Le Plan d’Épargne Retraite (PER) est devenu, en quelques années, l’enveloppe centrale pour préparer sa retraite en France. Il permet de mettre de l’argent de côté pendant sa vie active tout en bénéficiant d’avantages fiscaux attractifs, en contrepartie d’un blocage de l’épargne jusqu’à la retraite, sauf cas de sortie anticipée prévus par la loi.
1. Qu’est‑ce qu’un PER en 2026 ?
Définition du plan d’épargne retraite
Le plan d’épargne retraite (PER) est un produit d’épargne à long terme spécialement conçu pour préparer la retraite.
Il permet de se constituer progressivement un capital ou une rente, grâce à des versements effectués tout au long de la vie active.
- Concrètement, vous réalisez des versements (ponctuels ou programmés) qui sont investis sur différents supports financiers : fonds en euros, fonds actions, ETF, supports immobiliers (SCPI, SCI, OPCI), etc.
- Au moment de la retraite, vous pouvez récupérer votre épargne en capital, en rente viagère, ou sous une forme mixte capital + rente.
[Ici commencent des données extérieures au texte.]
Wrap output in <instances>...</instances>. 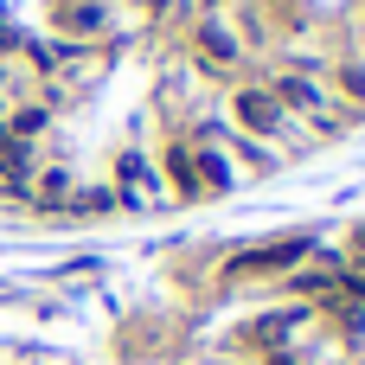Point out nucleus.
Instances as JSON below:
<instances>
[{"label":"nucleus","instance_id":"1","mask_svg":"<svg viewBox=\"0 0 365 365\" xmlns=\"http://www.w3.org/2000/svg\"><path fill=\"white\" fill-rule=\"evenodd\" d=\"M231 115H237L250 135H282V122H289V109H282L269 90H237V96H231Z\"/></svg>","mask_w":365,"mask_h":365},{"label":"nucleus","instance_id":"2","mask_svg":"<svg viewBox=\"0 0 365 365\" xmlns=\"http://www.w3.org/2000/svg\"><path fill=\"white\" fill-rule=\"evenodd\" d=\"M302 257H308V244H302V237H289V244H263V250L237 257L225 276H276V269H295Z\"/></svg>","mask_w":365,"mask_h":365},{"label":"nucleus","instance_id":"3","mask_svg":"<svg viewBox=\"0 0 365 365\" xmlns=\"http://www.w3.org/2000/svg\"><path fill=\"white\" fill-rule=\"evenodd\" d=\"M269 96H276L282 109H302V115H327V90H321L314 77H295V71H282Z\"/></svg>","mask_w":365,"mask_h":365},{"label":"nucleus","instance_id":"4","mask_svg":"<svg viewBox=\"0 0 365 365\" xmlns=\"http://www.w3.org/2000/svg\"><path fill=\"white\" fill-rule=\"evenodd\" d=\"M58 26H64V32H77V38H90V32H103V26H109V13H103L96 0H77V6H64V13H58Z\"/></svg>","mask_w":365,"mask_h":365},{"label":"nucleus","instance_id":"5","mask_svg":"<svg viewBox=\"0 0 365 365\" xmlns=\"http://www.w3.org/2000/svg\"><path fill=\"white\" fill-rule=\"evenodd\" d=\"M199 51H205V64H218V71L237 64V38H231L225 26H205V32H199Z\"/></svg>","mask_w":365,"mask_h":365},{"label":"nucleus","instance_id":"6","mask_svg":"<svg viewBox=\"0 0 365 365\" xmlns=\"http://www.w3.org/2000/svg\"><path fill=\"white\" fill-rule=\"evenodd\" d=\"M167 173H173V186H180V192H199V173H192V154H186V148H173V154H167Z\"/></svg>","mask_w":365,"mask_h":365},{"label":"nucleus","instance_id":"7","mask_svg":"<svg viewBox=\"0 0 365 365\" xmlns=\"http://www.w3.org/2000/svg\"><path fill=\"white\" fill-rule=\"evenodd\" d=\"M38 128H45V109H19V115L6 122V135H13V141H26V135H38Z\"/></svg>","mask_w":365,"mask_h":365},{"label":"nucleus","instance_id":"8","mask_svg":"<svg viewBox=\"0 0 365 365\" xmlns=\"http://www.w3.org/2000/svg\"><path fill=\"white\" fill-rule=\"evenodd\" d=\"M340 83H346V90L365 103V71H359V64H340Z\"/></svg>","mask_w":365,"mask_h":365},{"label":"nucleus","instance_id":"9","mask_svg":"<svg viewBox=\"0 0 365 365\" xmlns=\"http://www.w3.org/2000/svg\"><path fill=\"white\" fill-rule=\"evenodd\" d=\"M205 6H218V0H205Z\"/></svg>","mask_w":365,"mask_h":365}]
</instances>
Le PER se distingue des autres enveloppes d’épargne par deux caractéristiques majeures :
- l’épargne est, par principe, bloquée jusqu’à la retraite, sauf cas de déblocage anticipé prévus par la loi.
- les versements que vous effectuez peuvent, sous conditions, être déduits de votre revenu imposable, ce qui réduit immédiatement votre impôt l’année du versement.
Cette combinaison « blocage + avantage fiscal » en fait un produit de retraite puissant, mais qui doit être utilisé de manière réfléchie.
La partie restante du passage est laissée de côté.